Open warfare between members of the ANC and the SA Communist Party (SACP) in Mpumalanga this week was allegedly sparked by booze, money and a lecture in honour of corruption fighter Jimmy Mohlala.
On Sunday, a bloody fight erupted between ANC and SACP members in KaNyamazane outside Mbombela. The ANC is now trying to broker peace with its tripartite alliance partner – but the fight has exposed a few ugly divisions.
The fisticuffs disrupted the memorial lecture designed to honour late SACP stalwart Joe Slovo and Mohlala, who was Speaker of the Mbombela municipal council when he was shot dead in 2009.
Six eyewitnesses, one of them a security officer, alleged that KaNyamazane businessman Sifiso Mabuza visited car washes, taverns and the local shopping centre offering young men “R200 notes” to disrupt the lecture.
On Sunday, City Press photographed Mabuza standing in front of a group of stick-wielding young men in ANC T-shirts who were drinking alcohol.
He had earlier arrived at the venue in a white Mercedes-Benz without number plates. He occasionally joined in the anti-SACP chanting.
Mabuza is a director of Chuba Consulting, which has offices in Sandton and Komatipoort. He was not available to comment on Friday, and did not return a text message and an email.
Mabuza’s business partner, Adele Melvin, said he could not be reached because he was overseas.
Mohlala – whose killer or killers have not been caught – was murdered while he was in the process of exposing massive tender corruption related to Mbombela’s R1.2?billion 2010 World Cup stadium.
The SACP, supported by a faction of the ANC in Mpumalanga’s Ehlanzeni region, has adopted Mohlala as a symbol of its anti-corruption campaign.
ANC members in the region who support the SACP are opposed to Premier David Mabuza’s leadership.
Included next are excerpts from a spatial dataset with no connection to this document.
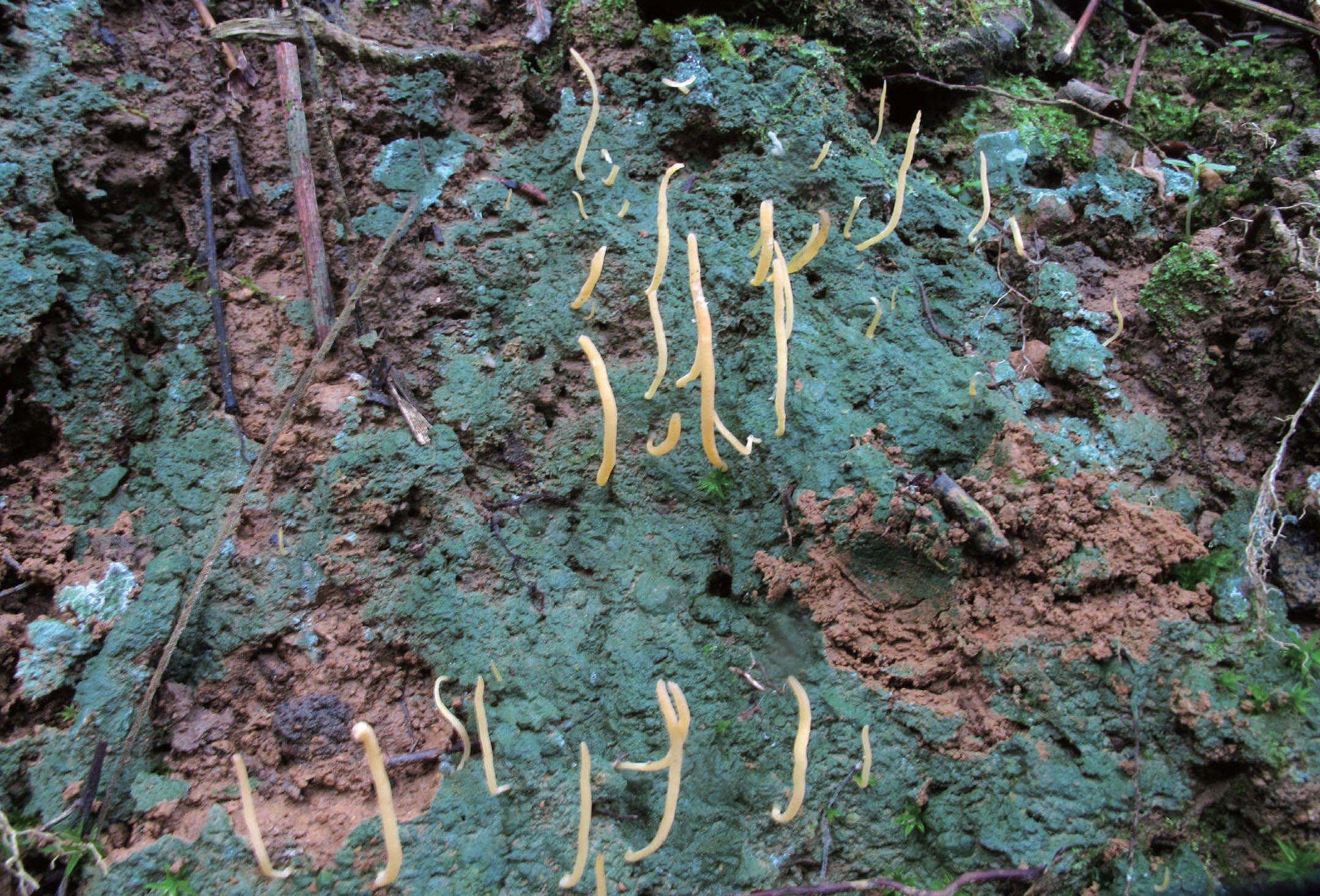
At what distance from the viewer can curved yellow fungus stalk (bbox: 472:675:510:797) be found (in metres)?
1.73

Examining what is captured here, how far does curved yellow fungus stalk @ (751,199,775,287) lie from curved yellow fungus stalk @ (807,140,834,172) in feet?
1.26

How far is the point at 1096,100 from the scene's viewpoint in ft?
9.50

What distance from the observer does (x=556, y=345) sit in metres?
2.33

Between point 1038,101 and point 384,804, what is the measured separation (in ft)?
10.1

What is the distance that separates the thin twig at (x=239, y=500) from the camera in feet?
5.79

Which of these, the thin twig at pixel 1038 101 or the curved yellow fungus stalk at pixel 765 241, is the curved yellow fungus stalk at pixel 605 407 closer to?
the curved yellow fungus stalk at pixel 765 241

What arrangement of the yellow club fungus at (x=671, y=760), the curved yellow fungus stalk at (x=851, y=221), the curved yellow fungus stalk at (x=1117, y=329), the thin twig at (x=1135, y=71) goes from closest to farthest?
the yellow club fungus at (x=671, y=760) → the curved yellow fungus stalk at (x=1117, y=329) → the curved yellow fungus stalk at (x=851, y=221) → the thin twig at (x=1135, y=71)

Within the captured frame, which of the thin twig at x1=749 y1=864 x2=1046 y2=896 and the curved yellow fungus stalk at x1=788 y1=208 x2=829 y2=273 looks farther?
the curved yellow fungus stalk at x1=788 y1=208 x2=829 y2=273

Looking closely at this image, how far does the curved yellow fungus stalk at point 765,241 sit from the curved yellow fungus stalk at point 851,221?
293 millimetres

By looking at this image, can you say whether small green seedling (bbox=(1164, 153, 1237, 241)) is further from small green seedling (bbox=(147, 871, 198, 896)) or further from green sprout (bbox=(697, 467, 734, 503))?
small green seedling (bbox=(147, 871, 198, 896))

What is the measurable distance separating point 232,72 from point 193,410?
1.20 m

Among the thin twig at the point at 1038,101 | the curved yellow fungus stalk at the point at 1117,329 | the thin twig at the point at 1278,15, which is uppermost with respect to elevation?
the thin twig at the point at 1278,15

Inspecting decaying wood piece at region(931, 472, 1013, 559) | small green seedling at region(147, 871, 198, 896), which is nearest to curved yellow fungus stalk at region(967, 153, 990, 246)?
decaying wood piece at region(931, 472, 1013, 559)

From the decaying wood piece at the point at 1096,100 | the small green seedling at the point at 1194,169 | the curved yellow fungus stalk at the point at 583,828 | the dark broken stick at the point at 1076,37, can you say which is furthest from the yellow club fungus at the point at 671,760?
the dark broken stick at the point at 1076,37
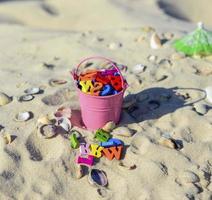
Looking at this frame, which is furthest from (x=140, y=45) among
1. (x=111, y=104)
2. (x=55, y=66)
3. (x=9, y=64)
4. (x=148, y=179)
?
(x=148, y=179)

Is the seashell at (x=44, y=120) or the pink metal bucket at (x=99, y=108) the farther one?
the seashell at (x=44, y=120)

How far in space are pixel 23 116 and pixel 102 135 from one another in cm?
67

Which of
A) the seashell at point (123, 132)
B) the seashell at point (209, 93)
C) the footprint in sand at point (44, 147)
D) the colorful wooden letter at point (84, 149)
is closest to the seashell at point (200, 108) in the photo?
the seashell at point (209, 93)

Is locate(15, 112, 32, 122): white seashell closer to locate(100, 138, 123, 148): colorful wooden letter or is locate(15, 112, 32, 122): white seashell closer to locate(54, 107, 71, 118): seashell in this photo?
locate(54, 107, 71, 118): seashell

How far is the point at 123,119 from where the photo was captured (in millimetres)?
3619

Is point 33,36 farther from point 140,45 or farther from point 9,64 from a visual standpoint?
point 140,45

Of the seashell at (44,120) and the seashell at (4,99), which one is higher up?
the seashell at (44,120)

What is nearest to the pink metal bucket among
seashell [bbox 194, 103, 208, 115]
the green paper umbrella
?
seashell [bbox 194, 103, 208, 115]

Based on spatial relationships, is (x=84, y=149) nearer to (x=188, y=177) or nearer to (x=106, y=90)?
(x=106, y=90)

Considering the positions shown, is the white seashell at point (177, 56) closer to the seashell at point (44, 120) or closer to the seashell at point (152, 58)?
the seashell at point (152, 58)

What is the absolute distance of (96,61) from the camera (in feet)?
15.4

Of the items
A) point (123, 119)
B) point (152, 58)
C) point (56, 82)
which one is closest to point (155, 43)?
point (152, 58)

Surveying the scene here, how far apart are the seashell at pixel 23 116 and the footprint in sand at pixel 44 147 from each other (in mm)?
225

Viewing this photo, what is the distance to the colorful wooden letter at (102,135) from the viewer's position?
3.37 metres
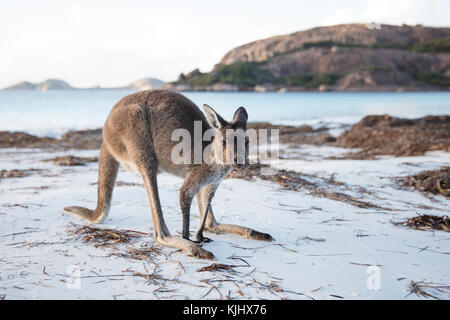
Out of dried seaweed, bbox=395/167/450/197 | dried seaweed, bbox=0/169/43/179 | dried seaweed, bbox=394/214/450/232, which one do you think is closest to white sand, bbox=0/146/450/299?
dried seaweed, bbox=394/214/450/232

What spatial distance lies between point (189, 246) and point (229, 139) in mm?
891

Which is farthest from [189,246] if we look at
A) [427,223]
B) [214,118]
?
[427,223]

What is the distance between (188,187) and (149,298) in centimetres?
103

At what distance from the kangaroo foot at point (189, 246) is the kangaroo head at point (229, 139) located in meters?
0.69

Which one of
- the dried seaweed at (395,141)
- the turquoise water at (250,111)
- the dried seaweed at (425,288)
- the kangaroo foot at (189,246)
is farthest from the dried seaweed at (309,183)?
the turquoise water at (250,111)

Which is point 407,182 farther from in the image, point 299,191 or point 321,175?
point 299,191

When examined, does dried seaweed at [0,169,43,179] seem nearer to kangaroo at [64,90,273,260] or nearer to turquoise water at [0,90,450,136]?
kangaroo at [64,90,273,260]

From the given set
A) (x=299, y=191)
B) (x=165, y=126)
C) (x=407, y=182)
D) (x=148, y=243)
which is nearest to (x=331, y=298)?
(x=148, y=243)

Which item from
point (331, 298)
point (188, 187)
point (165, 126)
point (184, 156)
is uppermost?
point (165, 126)

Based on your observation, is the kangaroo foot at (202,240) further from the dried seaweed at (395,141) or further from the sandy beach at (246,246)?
the dried seaweed at (395,141)

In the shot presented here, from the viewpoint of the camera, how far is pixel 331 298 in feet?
6.72

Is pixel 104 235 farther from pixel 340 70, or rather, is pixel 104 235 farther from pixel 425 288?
pixel 340 70

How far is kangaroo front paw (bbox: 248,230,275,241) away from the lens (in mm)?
2992

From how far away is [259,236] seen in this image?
9.88ft
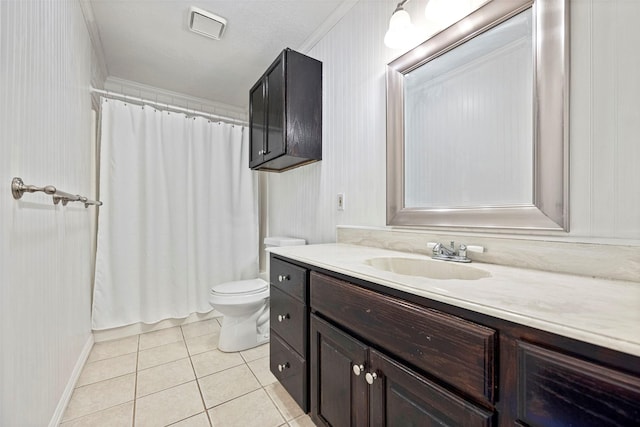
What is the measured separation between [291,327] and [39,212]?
1.16 meters

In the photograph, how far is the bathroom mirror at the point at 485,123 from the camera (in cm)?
87

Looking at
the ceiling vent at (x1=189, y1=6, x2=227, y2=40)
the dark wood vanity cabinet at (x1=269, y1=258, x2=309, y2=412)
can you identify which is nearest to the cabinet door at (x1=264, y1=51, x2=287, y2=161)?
the ceiling vent at (x1=189, y1=6, x2=227, y2=40)

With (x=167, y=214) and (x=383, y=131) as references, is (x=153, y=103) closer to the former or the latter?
(x=167, y=214)

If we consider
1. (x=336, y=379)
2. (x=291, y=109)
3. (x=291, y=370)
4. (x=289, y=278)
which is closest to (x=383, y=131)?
(x=291, y=109)

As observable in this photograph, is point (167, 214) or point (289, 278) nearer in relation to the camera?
point (289, 278)

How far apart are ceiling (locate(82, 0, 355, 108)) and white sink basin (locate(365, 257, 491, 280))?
1.61m

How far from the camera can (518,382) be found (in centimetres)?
51

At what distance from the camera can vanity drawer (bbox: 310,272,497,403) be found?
0.56m

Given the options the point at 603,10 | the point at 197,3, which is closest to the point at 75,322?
the point at 197,3

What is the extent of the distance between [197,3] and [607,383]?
235cm

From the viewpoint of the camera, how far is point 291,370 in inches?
50.6

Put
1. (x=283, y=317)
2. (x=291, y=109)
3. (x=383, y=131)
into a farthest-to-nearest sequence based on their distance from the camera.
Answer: (x=291, y=109) → (x=383, y=131) → (x=283, y=317)

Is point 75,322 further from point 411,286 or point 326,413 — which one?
point 411,286

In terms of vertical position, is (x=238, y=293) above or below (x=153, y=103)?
below
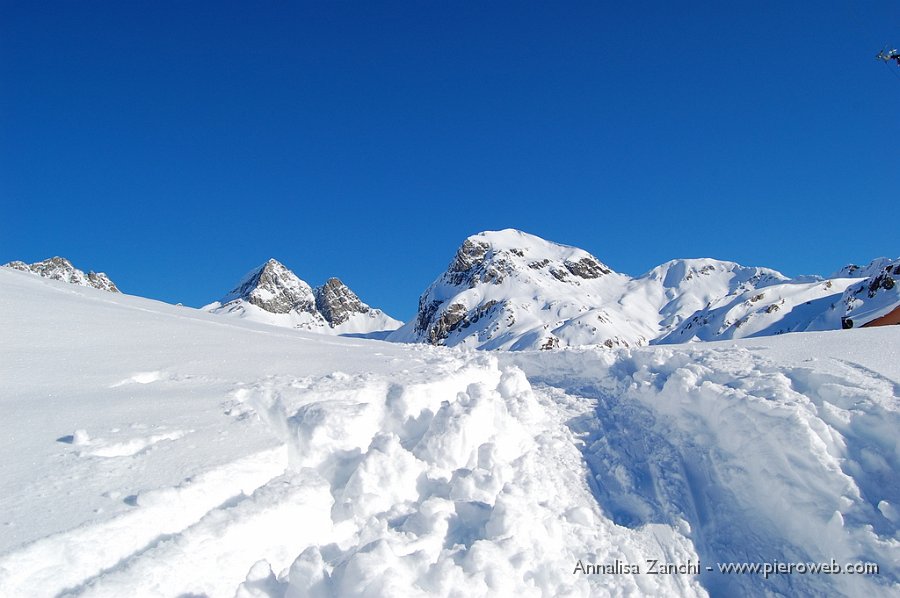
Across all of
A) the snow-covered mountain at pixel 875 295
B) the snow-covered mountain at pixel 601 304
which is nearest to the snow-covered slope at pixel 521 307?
the snow-covered mountain at pixel 601 304

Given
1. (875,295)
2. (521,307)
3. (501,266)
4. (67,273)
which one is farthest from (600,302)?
(67,273)

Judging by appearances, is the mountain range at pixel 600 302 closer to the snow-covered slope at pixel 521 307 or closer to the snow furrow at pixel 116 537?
the snow-covered slope at pixel 521 307

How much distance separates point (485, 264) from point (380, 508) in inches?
7125

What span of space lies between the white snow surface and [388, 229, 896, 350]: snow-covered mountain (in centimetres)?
5924

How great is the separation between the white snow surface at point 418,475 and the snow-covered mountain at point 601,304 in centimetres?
5924

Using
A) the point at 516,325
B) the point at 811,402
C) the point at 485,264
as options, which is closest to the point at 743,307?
the point at 516,325

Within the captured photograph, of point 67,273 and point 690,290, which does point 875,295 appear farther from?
point 67,273

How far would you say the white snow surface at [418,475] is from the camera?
3629 millimetres

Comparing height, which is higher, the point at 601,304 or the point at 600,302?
the point at 600,302

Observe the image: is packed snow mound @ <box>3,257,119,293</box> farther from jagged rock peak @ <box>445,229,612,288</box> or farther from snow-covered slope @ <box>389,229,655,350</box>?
jagged rock peak @ <box>445,229,612,288</box>

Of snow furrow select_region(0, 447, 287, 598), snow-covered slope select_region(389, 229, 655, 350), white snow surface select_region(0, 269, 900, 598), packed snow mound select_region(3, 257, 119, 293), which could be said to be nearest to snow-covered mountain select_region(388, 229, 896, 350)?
snow-covered slope select_region(389, 229, 655, 350)

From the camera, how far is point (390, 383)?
24.2 ft

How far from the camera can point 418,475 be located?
550 cm

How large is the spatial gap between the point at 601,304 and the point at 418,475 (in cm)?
17522
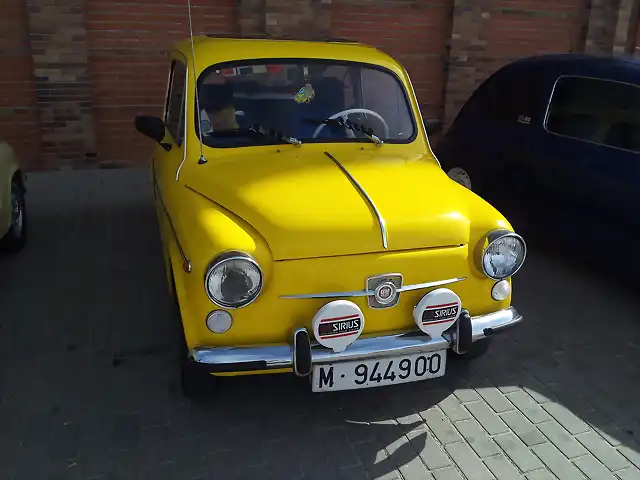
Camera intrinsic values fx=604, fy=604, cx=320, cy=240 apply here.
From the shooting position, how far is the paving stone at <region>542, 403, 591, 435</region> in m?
3.29

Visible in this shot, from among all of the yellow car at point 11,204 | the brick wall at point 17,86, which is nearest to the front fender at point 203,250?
the yellow car at point 11,204

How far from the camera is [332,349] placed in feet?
9.50

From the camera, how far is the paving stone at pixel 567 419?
3287mm

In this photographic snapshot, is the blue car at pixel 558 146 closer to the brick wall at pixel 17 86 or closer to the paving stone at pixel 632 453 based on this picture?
the paving stone at pixel 632 453

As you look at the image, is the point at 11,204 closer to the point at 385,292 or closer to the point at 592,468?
the point at 385,292

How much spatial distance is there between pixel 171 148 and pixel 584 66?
347 centimetres

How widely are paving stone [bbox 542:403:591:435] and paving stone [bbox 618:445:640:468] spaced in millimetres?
197

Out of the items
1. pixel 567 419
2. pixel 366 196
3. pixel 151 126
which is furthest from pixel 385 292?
pixel 151 126

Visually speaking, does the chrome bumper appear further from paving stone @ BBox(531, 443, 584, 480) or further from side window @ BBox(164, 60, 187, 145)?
side window @ BBox(164, 60, 187, 145)

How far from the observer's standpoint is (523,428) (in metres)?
3.28

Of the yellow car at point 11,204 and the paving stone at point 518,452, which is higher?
the yellow car at point 11,204

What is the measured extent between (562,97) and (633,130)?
2.51 ft

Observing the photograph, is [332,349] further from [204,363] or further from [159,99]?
[159,99]

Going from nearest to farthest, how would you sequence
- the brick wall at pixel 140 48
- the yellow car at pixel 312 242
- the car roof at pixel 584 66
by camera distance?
1. the yellow car at pixel 312 242
2. the car roof at pixel 584 66
3. the brick wall at pixel 140 48
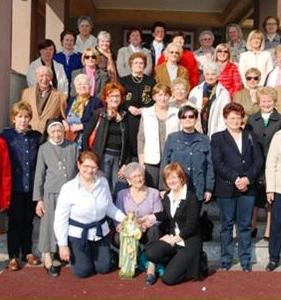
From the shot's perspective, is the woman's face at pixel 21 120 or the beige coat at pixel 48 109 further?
the beige coat at pixel 48 109

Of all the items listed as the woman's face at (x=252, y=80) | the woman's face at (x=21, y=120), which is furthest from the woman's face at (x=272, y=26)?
the woman's face at (x=21, y=120)

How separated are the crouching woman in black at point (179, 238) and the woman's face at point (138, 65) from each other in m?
1.60

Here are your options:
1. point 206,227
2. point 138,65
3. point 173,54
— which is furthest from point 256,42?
point 206,227

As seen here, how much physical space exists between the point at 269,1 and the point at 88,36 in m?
5.58

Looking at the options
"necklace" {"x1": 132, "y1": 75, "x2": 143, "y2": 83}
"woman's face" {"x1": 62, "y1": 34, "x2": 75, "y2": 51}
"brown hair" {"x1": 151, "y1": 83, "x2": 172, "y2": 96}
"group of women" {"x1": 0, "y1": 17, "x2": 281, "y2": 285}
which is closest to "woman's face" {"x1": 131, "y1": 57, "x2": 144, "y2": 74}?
"necklace" {"x1": 132, "y1": 75, "x2": 143, "y2": 83}

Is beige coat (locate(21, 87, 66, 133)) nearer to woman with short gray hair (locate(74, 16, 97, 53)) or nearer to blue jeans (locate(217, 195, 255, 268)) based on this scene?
blue jeans (locate(217, 195, 255, 268))

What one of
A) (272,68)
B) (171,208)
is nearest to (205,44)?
(272,68)

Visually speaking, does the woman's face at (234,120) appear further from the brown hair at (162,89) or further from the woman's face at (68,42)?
the woman's face at (68,42)

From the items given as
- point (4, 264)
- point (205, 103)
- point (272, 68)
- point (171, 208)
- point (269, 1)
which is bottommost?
point (4, 264)

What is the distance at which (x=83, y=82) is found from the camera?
7.31 m

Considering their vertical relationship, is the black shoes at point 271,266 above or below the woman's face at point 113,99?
below

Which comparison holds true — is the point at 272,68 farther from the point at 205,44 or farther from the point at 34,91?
the point at 34,91

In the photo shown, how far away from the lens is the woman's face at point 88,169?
6.46 metres

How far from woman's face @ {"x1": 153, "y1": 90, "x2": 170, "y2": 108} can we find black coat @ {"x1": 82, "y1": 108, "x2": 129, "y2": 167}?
15.4 inches
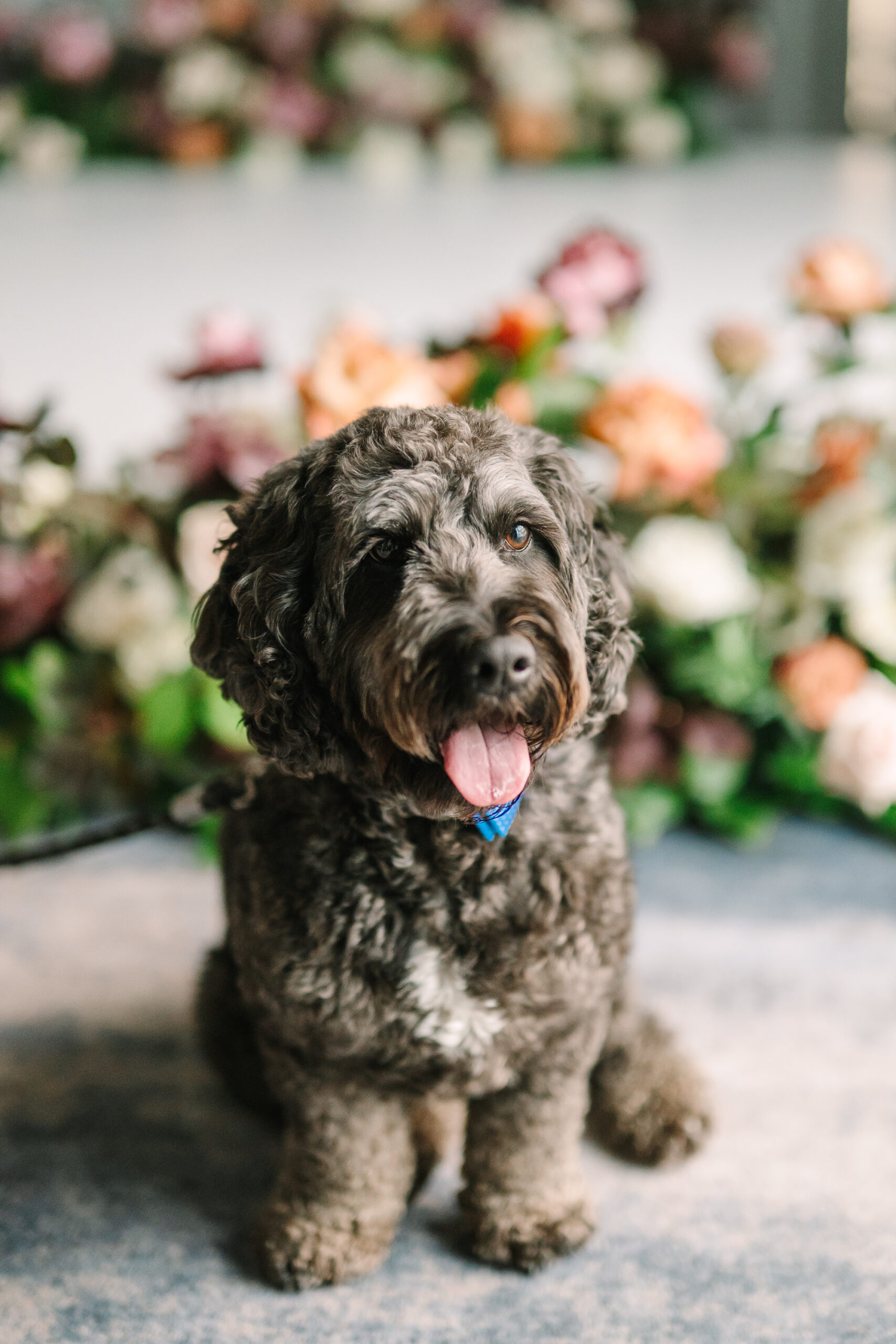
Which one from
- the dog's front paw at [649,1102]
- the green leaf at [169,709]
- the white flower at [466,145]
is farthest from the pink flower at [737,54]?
the dog's front paw at [649,1102]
Bonakele Majuba, the SACP’s secretary in Mpumalanga, told City Press: “[The ANC in the Ehlanzeni region] has shown it doesn’t want anything to do with Jimmy Mohlala.
“It looks like Mohlala’s death is their nemesis and that gives rise to question marks.”
Majuba said the party wanted national police commissioner Riah Phiyega to “speed up” her investigation into political killings in the province, including Mohlala’s murder.
ANC insiders in the region told City Press the SACP’s decision to honour Mohlala in its lecture was viewed as a provocation against Premier Mabuza.
The ANC hardened its stance when it realised that Mathews Phosa, former Mpumalanga premier and ANC treasurer-general, was billed to speak, said several senior party members.
The ANC argued that Phosa was neither an ANC member nor a leader of any ANC structures.
Phosa and Majuba have been openly scathing of Premier Mabuza’s leadership.
But Phosa and the premier’s relationship is in tatters after the former submitted a document to Luthuli House in November last year implying that Mabuza could have been an apartheid spy.
The premier this week announced that he had laid a criminal charge against Phosa, a man he considered his “father” and “brother”.
Lucky Ndinisa, the ANC’s secretary in Mpumalanga, said he had berated Ehlanzeni leaders for Sunday’s disruption.
“I spoke to the regional secretary [Phazamisa Mathe] and told him the leadership could have done better than to let things get out of control in our presence,” said Ndinisa.
He said the provincial executive committee would convene a special meeting at which the ANC and SACP leaders in Ehlanzeni could iron out their differences.
Ndinisa also urged “caution” for “comrades who behave as if there is an ANC decision on Comrade Jimmy when his name is raised”.
“This is still a criminal matter that we want to treat with sensitivity and care,” he said.